Fresh fruit vending machine tax
In California, fresh fruit is tax-exempt, unless it’s purchased from a vending machine, where its tax is hiked up to a whopping 33% of the price. Better stick with farmers markets and the grocery store. Or win the lottery.
Fountain soda drink tax
This is a strange tax from Chicago that defies explanation. If you buy a fountain soda drink, you’ll shell out 9 percent for sales tax. Buy the exact same drink in a bottle or can, and the damage to your wallet will only amount to 3 percent.
Coffee lid tax
When you order your favorite espresso from a Denver coffee shop, its paper cup is completely free of charge. But if you’re so extravagant as to ask for a lid, that portion of the container will be subject to a fee. Colorado classifies coffee lids and napkins as “nonessential” packaging, which makes them fair game for the state’s 2.9 percent tax.
Strip club admission tax
Everything’s bigger in Texas – including a $5 pole tax passed in 2007, and charged to anyone checking out the state’s 200 or more strip clubs. In 2011, club owners challenged this tax, on the grounds that it violated the right to free speech, but the court deemed it legally acceptable. So far, the tax has raised over $15 million, and funnels a portion into sexual assault prevention programs.
Sex sales tax
The stakes for acquiring carnal knowledge were raised in Utah when owners of sexually-oriented businesses where “nude or partially nude individuals perform any service” shelled out a hefty 10 percent sales and use tax applied to admission and user fees. You’d think this would apply to Nevada, not Utah. This tax also covered sales of food, drink, merchandise and services. It topped off the existing 4.75 percent sales tax that the state had already levied on most transactions, whether or not they were sexually explicit. Which probably can’t be counted on to generate much revenue, since it only applies to a handful of businesses in conservative Utah.
Beware, residents of Chicago – beneath your favorite candy’s sweet exterior may lurk a not-so-sweet tax snare. Candies created without flour (think hard candies and lollipops) are deemed “candy,” and are subject to an extra 5.25 percent tax. Sweets concocted with flour (think ice cream and chocolates) are regarded as “food,” and are exempt from this tax. You may also want to rethink ordering that soft drink. A 5.25 percent tax could apply, depending on the amounts of soy, milk or fruit juice in your beverage.
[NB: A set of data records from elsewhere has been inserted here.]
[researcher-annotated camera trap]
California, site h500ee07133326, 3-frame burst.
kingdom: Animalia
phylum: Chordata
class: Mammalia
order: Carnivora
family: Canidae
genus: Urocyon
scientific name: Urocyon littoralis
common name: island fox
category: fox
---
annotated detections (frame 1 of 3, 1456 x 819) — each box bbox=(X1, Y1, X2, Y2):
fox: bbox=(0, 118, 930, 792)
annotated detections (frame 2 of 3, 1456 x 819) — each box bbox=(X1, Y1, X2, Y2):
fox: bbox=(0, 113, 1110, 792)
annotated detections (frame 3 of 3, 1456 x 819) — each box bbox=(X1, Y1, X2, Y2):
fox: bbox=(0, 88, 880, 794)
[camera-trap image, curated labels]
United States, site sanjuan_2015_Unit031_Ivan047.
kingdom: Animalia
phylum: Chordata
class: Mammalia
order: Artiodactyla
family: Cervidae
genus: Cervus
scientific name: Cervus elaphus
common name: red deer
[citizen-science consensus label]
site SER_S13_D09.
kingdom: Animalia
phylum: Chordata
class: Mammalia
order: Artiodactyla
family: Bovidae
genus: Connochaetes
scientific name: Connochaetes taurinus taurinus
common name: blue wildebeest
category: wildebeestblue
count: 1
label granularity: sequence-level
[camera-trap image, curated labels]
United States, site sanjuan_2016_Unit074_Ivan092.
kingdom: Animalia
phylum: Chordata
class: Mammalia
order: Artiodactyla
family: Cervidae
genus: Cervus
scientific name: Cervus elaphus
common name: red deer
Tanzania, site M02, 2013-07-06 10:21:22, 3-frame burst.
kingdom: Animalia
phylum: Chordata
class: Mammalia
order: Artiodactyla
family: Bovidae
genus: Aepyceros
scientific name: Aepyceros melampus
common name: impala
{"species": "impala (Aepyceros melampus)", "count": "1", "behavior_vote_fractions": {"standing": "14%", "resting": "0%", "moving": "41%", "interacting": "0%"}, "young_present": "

If you’re in New York and planning to buy a bagel, its cost will escalate as soon as a knife slices through it. Any “altered” bagels – sliced, toasted or topped with cream cheese or butter – ring up an 8 cent tax. The logic behind this is that cut bagels transform into prepared foods that are eaten on the premises, and are therefore taxable. On the other hand, uncut bagels are tax exempt because they’re usually consumed at home.
Those blueberries on your bagel probably came from Maine, a tiny state that produces a massive 99 percent of all U.S. blueberries, averaging 80 to 85 million pounds per year. But they don’t come cheap. Anyone in the Pine Tree State who grows, buys, sells, handles or processes the berries must pay a penny-and-a-half per pound tax. At least they don’t tax eating them – yet.
Taxes are as quirky as the states that concoct them. Even though taxes are one of life’s constants, they can still boggle the mind. Let’s just hope taxing the air that we breathe doesn’t come next.